Enter starting balance, annual return, and years to see future value.
FV = PV(1+r)^n + PMT × [((1+r)^n - 1) / r]
This is the future value formula with regular contributions, the standard equation for projecting investment growth over time with compound interest.
What each variable means:
- FV – Future Value, the total amount your investment will be worth
- PV – Present Value, your initial lump-sum investment
- r – the periodic interest rate (annual rate divided by 12 for monthly compounding)
- n – total number of compounding periods (years multiplied by 12)
- PMT – your regular monthly contribution
When to use this calculator: Use it to project how your savings or investments will grow over time. It is ideal for retirement planning, education funds, or any long-term savings goal where you make regular contributions.

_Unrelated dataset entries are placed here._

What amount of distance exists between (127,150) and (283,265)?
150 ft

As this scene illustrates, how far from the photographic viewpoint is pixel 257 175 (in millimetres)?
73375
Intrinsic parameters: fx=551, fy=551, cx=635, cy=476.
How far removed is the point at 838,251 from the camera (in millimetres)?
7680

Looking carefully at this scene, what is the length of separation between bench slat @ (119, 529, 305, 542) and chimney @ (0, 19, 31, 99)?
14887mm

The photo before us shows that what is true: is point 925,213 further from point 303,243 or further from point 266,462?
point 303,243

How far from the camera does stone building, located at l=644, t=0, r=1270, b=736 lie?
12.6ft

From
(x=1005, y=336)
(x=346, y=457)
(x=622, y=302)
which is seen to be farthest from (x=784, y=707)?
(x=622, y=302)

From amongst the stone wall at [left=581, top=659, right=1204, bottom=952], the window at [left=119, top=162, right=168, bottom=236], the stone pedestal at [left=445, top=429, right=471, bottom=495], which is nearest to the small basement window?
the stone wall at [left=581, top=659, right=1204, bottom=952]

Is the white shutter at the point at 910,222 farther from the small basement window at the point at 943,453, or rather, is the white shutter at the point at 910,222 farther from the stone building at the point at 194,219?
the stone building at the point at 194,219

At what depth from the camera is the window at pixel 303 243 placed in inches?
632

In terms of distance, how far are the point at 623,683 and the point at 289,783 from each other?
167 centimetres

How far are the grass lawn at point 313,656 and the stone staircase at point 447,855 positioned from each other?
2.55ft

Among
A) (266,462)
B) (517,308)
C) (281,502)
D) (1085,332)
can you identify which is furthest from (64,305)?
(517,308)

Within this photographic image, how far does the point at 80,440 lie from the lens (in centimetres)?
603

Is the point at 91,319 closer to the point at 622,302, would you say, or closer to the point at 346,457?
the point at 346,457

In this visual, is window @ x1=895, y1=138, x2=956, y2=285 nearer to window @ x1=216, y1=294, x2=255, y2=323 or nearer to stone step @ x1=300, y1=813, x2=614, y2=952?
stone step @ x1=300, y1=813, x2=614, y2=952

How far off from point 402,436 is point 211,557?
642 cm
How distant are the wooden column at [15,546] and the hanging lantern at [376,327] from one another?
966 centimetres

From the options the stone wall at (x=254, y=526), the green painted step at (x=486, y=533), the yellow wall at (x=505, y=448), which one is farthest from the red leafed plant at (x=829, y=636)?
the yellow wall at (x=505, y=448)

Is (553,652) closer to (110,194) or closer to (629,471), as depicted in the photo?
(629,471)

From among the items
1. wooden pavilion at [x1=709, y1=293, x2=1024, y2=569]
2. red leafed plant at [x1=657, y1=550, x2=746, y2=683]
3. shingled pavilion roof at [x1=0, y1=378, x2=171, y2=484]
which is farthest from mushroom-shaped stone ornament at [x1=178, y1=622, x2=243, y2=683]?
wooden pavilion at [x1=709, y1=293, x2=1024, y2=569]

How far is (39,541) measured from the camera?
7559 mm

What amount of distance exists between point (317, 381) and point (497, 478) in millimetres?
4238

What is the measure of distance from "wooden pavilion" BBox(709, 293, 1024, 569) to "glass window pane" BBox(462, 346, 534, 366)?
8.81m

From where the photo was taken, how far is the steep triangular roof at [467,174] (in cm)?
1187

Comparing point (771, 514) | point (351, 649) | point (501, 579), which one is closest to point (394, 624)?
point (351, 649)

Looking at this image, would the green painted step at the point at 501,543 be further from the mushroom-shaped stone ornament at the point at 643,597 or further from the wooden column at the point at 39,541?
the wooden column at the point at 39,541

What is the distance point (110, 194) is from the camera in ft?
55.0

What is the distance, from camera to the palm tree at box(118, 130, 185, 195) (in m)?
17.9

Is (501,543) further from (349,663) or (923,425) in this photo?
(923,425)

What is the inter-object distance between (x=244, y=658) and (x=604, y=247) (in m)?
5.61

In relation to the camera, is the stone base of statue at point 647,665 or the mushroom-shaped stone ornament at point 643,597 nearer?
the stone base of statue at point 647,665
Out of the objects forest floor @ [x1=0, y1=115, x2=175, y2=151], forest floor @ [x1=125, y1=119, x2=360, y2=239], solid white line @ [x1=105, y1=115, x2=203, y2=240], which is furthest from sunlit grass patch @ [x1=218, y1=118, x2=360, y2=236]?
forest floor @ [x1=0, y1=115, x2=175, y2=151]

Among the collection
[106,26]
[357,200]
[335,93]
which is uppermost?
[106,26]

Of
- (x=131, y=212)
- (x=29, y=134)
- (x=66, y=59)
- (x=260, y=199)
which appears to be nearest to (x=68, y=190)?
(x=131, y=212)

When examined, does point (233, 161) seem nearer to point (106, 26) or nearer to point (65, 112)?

Practical example: You invest $10,000 today and add $500 per month at 7% annual return for 20 years. Your total contributions would be $130,000, but compound interest grows your balance to approximately $270,000. That means you earned roughly $140,000 in interest alone – more than your contributions.
Tips:
- The stock market has historically returned about 7-10% annually over long periods, but returns are never guaranteed.
- Even small monthly contributions add up dramatically over decades thanks to compounding.
- Starting 5 years earlier can make a bigger difference than contributing more money later.
- The calculator separates your total contributions from interest earned so you can see how much compounding contributed.